Dvla::Kaping
The Kaping! gem - an idiomatic way to create DSL openSearch definitions
The Ka-Ping Ruby gem enables the user to build complex ElasticSearch DSL Queries for searching and filtering large data sets without having to worry about formatting the JSON payloads.
Using Ruby dot notation with intuitive search terms and operations, it's easier to construct human-readable search definitions without needing a deep understanding of the Query DSL syntax
OpenSearch Query DSL
https://opensearch.org/docs/latest/query-dsl/
OpenSearch provides a search language called Query domain-specific language (Query DSL) that you can use to search for data. Query DSL is a flexible language with a JSON interface.

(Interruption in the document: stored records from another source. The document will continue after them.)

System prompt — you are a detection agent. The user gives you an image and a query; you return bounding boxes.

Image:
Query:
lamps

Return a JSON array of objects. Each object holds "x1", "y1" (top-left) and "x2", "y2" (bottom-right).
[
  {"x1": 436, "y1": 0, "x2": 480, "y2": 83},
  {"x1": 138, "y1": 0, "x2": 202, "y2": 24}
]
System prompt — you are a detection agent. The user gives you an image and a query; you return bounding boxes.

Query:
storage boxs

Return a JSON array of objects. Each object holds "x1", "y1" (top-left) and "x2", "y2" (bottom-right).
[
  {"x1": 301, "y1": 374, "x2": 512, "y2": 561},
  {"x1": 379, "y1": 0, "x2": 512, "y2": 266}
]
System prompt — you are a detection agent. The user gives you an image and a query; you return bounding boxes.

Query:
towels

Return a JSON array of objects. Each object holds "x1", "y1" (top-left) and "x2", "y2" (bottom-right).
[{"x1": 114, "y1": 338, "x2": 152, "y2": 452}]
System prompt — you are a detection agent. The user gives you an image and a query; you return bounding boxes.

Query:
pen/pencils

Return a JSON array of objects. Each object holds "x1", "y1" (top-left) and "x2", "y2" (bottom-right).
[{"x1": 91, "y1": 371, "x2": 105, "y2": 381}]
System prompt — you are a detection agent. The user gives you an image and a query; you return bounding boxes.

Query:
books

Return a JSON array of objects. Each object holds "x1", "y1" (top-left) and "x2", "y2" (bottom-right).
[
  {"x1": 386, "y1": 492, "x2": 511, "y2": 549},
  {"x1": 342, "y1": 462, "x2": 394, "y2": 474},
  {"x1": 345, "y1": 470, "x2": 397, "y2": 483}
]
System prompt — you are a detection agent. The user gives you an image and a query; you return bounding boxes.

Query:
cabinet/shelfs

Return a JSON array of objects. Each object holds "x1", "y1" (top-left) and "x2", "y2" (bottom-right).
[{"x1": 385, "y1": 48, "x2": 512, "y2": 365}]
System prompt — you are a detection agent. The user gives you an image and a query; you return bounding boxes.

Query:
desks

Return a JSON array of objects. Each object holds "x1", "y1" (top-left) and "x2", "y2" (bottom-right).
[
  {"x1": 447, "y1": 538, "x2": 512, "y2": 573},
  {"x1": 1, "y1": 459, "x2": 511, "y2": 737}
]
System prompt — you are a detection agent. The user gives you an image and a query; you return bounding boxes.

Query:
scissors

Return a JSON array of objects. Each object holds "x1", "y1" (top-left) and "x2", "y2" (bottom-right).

With query DSL, you need to specify a query in the query parameter of the search. One of the simplest searches in OpenSearch uses the match_all query, which matches all documents in an index:
{"query":{"match_all":{}}}
Or you can search on a specific field for a specif value
{
"query": {
"match_phrase": { "foo":"BAR"} }
}
The real power of OpenSearch is you can combine multiple queries clauses to build complex search queries, the problem is they can be complex to construct so this gem looks to simplify the process.
Query and filter context
A filter context asks - “Does the document match the query clause?” and returns matching documents i.e it's a binary answer
A query context asks - “How well does the document match the query clause?”, - also returns a relevance score good for full-text searches
How to use
Before you can use this Gem please ensure you can access your Opensearch instance. You may also need to configure and assume an AWS role depending on your environment
The query builder is the main feature of this gem, but there is also the additional facility to set up a client to send the queries to OpeSearch. The client is also extended to enable a search, so this will spin up a client, connect and post the query. Each of these features can be used independently or as a package.
Configuration
The gem makes use of the config settings to target the different environments, tables and aws settings.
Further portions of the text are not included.